Quote the lines from the line holding "If comparing point" to the very end of the listing, exactly, and no others.
%%
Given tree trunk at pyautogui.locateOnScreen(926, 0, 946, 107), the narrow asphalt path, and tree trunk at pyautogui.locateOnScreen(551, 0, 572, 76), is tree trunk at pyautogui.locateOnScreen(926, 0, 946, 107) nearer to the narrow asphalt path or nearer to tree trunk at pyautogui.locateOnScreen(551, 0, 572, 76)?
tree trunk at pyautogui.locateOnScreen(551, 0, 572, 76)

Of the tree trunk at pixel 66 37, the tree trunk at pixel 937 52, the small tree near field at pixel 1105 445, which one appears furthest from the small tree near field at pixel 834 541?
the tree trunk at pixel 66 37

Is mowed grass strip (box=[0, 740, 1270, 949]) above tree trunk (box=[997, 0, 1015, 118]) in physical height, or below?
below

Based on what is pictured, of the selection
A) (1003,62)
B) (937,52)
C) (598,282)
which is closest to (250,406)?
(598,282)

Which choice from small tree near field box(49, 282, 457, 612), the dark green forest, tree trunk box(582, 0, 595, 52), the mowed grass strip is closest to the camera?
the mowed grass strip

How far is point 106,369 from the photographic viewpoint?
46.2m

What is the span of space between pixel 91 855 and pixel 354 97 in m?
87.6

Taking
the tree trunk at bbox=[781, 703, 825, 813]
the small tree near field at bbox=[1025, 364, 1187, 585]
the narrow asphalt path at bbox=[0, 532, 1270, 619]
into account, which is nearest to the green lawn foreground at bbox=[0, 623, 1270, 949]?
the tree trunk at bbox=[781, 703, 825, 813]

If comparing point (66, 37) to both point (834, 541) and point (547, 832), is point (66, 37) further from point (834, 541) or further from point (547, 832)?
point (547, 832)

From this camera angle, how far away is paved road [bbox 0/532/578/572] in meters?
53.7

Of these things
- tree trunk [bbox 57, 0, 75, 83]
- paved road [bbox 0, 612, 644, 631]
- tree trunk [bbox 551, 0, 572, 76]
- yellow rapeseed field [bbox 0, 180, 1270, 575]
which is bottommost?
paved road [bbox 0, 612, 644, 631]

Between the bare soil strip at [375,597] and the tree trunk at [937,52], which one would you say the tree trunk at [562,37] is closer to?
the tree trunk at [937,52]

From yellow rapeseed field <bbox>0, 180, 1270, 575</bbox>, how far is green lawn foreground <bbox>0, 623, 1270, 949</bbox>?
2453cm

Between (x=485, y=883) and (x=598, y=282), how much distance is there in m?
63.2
%%
Complete output:
If comparing point (66, 37) to both point (834, 541) and point (547, 832), is point (66, 37) further from point (834, 541) or further from point (547, 832)?
point (547, 832)

From this camera angle, how far away is paved road [bbox 0/532/578/572] in meters?
53.7

Of these things
- tree trunk [bbox 57, 0, 75, 83]
- paved road [bbox 0, 612, 644, 631]
- tree trunk [bbox 551, 0, 572, 76]
- yellow rapeseed field [bbox 0, 180, 1270, 575]
which is bottommost?
paved road [bbox 0, 612, 644, 631]

Between the bare soil strip at [375,597] and the tree trunk at [937,52], which one would you say the tree trunk at [562,37] is closer to?
the tree trunk at [937,52]

From yellow rapeseed field <bbox>0, 180, 1270, 575</bbox>, how far is green lawn foreground <bbox>0, 623, 1270, 949</bbox>?
2453cm

Between (x=485, y=883) and (x=598, y=282), how much distance is there in m?
63.2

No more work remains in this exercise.